**Task goal:** Repeat exactly the lines below from the line that contains "From what is" to the last line, inclusive, without the pictures.

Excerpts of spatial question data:
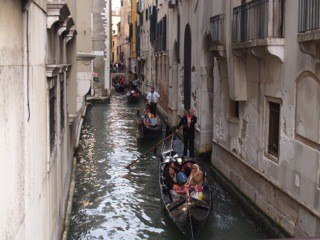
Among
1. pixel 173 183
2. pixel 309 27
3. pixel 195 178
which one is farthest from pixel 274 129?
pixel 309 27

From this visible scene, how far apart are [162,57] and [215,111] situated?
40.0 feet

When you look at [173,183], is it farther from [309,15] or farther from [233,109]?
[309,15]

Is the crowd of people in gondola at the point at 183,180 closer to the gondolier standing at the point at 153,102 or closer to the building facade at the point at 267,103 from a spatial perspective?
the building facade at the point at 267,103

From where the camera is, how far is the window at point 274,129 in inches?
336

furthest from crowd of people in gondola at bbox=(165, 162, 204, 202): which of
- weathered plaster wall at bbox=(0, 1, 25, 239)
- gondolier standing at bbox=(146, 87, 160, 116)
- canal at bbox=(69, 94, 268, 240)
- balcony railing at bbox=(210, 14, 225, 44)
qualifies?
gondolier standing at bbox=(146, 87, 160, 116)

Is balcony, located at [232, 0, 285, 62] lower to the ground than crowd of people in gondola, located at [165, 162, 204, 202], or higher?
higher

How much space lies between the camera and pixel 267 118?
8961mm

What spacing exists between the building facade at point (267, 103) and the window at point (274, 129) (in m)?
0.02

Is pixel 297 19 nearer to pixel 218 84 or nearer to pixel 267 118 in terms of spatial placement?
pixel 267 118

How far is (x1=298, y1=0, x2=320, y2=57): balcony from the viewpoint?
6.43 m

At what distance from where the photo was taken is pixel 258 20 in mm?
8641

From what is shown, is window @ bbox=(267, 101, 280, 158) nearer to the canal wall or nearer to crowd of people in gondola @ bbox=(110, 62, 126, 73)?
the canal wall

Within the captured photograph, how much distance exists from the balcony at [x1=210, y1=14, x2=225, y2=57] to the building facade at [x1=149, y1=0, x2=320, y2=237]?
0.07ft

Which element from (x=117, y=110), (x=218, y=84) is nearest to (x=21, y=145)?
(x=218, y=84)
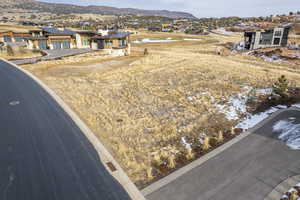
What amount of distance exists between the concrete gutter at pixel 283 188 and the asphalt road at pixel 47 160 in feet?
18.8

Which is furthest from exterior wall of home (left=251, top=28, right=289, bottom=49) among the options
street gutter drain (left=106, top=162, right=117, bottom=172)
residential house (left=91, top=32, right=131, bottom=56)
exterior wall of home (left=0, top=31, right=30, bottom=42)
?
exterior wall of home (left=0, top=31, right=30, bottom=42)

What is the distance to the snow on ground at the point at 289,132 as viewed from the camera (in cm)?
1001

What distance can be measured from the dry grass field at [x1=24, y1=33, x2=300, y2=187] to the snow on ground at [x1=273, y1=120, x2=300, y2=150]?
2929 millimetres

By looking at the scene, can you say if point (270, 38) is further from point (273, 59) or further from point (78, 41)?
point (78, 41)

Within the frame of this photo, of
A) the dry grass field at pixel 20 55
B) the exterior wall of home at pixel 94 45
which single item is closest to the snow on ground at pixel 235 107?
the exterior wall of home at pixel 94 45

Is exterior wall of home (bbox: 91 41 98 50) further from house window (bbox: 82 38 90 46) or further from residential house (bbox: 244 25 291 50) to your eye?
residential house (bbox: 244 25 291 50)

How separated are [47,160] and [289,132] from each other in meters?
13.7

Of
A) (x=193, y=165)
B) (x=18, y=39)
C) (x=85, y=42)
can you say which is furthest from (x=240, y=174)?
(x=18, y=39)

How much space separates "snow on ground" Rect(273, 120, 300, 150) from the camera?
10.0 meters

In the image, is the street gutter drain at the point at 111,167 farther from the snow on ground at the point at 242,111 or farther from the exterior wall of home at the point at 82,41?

**Completed task:**
From what is shown, is window @ bbox=(267, 101, 280, 158) nearer to the canal wall or nearer to crowd of people in gondola @ bbox=(110, 62, 126, 73)?
the canal wall

Within the captured photograph, how much distance exists from the balcony at [x1=210, y1=14, x2=225, y2=57] to the building facade at [x1=149, y1=0, x2=320, y2=237]?
0.07ft

Which element from (x=117, y=110), (x=218, y=84) is nearest to (x=21, y=145)?
(x=218, y=84)
What amount of distance exists between the concrete gutter at pixel 283 188 and the asphalt road at pixel 47 160 in feet?
18.8

Which is furthest from exterior wall of home (left=251, top=28, right=289, bottom=49) among the options
street gutter drain (left=106, top=162, right=117, bottom=172)
residential house (left=91, top=32, right=131, bottom=56)
exterior wall of home (left=0, top=31, right=30, bottom=42)
?
exterior wall of home (left=0, top=31, right=30, bottom=42)

What is the distance to the snow on ground at the point at 289,132 as viewed from the camera (in cm)?
1001

What distance can be measured from the dry grass field at [x1=24, y1=33, x2=300, y2=187] to the snow on ground at [x1=273, y1=120, x2=300, y2=150]?
2929 millimetres

By looking at the scene, can you say if point (270, 38) is further from point (273, 59) or further from point (78, 41)?
point (78, 41)

Within the frame of this photo, of
A) the dry grass field at pixel 20 55
B) the exterior wall of home at pixel 94 45
which single item is closest to the snow on ground at pixel 235 107?
the exterior wall of home at pixel 94 45

Is exterior wall of home (bbox: 91 41 98 50) further from house window (bbox: 82 38 90 46) or further from residential house (bbox: 244 25 291 50) to your eye?
residential house (bbox: 244 25 291 50)

How separated are [47,160] and [289,132] from each other in meters?
13.7

Of
A) (x=193, y=165)
B) (x=18, y=39)
C) (x=85, y=42)
can you say which is furthest from (x=240, y=174)?
(x=18, y=39)

How much space separates "snow on ground" Rect(273, 120, 300, 150) from the camera?
10.0 meters

In the image, is the street gutter drain at the point at 111,167 farther from the snow on ground at the point at 242,111 or farther from the exterior wall of home at the point at 82,41?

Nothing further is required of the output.